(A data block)
++++
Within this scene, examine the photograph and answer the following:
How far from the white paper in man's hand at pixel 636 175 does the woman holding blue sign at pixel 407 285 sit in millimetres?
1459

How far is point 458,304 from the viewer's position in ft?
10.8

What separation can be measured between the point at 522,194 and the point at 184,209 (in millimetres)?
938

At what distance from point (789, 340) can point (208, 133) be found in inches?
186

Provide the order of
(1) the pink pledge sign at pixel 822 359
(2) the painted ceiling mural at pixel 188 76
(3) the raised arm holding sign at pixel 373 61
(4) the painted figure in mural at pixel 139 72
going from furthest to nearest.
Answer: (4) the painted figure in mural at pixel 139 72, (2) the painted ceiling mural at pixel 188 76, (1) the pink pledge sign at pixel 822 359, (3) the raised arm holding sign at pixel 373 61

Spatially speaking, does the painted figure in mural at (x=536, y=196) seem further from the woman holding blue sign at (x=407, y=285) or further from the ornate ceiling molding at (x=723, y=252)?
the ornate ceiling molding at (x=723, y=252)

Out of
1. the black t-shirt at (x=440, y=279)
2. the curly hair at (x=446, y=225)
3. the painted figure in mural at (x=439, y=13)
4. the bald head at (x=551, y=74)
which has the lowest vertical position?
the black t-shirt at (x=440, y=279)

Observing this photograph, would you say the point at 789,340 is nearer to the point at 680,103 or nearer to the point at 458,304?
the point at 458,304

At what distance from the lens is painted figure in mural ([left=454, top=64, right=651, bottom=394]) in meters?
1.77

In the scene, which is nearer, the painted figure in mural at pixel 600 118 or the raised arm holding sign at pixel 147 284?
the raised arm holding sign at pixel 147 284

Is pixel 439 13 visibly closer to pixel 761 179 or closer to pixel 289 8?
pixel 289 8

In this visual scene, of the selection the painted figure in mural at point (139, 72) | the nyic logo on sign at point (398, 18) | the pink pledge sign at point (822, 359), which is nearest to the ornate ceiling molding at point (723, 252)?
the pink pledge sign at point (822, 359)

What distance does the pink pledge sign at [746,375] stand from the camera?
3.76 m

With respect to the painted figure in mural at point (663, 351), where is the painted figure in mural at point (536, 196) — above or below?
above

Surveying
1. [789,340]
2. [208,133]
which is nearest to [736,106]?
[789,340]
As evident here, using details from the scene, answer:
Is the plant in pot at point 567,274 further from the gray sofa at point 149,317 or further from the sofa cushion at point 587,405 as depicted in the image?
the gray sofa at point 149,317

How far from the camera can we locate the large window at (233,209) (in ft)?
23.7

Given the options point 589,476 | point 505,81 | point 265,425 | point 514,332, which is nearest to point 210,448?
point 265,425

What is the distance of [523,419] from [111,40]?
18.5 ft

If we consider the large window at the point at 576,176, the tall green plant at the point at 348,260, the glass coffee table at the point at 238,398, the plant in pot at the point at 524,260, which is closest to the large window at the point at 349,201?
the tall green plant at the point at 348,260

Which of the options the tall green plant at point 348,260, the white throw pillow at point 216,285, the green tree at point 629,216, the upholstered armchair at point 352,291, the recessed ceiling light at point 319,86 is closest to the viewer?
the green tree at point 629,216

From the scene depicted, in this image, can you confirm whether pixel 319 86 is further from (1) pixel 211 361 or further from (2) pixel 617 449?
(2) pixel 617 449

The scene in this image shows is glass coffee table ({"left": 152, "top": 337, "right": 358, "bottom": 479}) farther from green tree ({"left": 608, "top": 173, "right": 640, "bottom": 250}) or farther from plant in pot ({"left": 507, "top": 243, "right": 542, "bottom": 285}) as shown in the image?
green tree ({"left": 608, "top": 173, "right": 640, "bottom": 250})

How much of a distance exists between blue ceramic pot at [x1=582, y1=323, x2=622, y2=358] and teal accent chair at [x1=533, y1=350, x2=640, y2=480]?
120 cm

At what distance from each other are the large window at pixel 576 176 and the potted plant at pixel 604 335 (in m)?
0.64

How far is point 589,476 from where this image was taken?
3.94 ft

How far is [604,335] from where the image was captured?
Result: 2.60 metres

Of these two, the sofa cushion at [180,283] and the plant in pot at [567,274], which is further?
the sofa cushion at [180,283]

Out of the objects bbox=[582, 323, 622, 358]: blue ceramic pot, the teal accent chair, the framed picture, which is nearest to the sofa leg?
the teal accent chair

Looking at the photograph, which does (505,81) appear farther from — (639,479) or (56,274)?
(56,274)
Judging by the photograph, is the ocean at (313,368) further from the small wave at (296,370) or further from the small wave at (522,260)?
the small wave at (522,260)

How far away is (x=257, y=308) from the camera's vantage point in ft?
++++
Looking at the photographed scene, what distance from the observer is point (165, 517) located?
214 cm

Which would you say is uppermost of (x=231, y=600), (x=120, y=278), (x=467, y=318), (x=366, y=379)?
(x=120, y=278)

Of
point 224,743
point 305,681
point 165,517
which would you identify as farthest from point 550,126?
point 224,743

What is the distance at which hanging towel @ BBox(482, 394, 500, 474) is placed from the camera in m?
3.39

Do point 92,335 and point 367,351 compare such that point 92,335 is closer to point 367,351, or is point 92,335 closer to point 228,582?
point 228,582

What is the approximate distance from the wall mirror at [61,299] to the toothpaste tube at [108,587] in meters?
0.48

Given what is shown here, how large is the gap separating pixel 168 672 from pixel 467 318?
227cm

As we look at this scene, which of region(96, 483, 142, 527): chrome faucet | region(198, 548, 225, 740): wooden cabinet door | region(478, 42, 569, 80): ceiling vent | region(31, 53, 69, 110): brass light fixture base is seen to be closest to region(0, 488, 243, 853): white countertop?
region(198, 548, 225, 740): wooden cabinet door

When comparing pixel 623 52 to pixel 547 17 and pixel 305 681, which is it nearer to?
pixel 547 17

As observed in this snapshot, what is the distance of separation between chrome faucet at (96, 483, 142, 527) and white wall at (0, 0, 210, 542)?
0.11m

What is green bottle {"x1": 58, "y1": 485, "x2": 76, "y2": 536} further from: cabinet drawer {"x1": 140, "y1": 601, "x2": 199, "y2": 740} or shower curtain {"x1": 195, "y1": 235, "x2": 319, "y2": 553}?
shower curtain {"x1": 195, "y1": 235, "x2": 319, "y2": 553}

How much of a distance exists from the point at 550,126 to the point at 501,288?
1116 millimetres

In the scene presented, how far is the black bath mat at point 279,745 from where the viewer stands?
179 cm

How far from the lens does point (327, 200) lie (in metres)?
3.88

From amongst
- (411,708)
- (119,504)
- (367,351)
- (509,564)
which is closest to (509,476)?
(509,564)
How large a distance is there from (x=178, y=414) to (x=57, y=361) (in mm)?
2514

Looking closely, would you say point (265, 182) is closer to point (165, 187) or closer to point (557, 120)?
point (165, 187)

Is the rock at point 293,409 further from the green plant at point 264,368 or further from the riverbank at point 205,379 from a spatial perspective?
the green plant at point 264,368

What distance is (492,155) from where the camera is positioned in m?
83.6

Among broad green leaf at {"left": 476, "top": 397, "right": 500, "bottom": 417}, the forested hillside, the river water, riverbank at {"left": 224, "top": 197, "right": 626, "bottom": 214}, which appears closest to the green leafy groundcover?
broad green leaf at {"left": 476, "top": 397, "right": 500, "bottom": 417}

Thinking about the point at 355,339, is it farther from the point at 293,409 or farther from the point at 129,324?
++++
» **Exercise objective**
Arrange the lines from the one containing "Out of the objects" through the one containing "How far away" as a Markdown table with the columns No. and Line, numbering each line in order and leaving out blank ones.

» **Output below**
| No. | Line |
|---|---|
| 1 | Out of the objects bbox=[582, 323, 622, 358]: blue ceramic pot, the teal accent chair, the framed picture, which is nearest to the sofa leg? |
| 2 | the teal accent chair |
| 3 | Looking at the photograph, which does (505,81) appear farther from — (639,479) or (56,274)? |
| 4 | (56,274) |
| 5 | Judging by the photograph, is the ocean at (313,368) further from the small wave at (296,370) or further from the small wave at (522,260)? |
| 6 | the small wave at (522,260) |
| 7 | How far away is (x=257, y=308) from the camera's vantage point in ft? |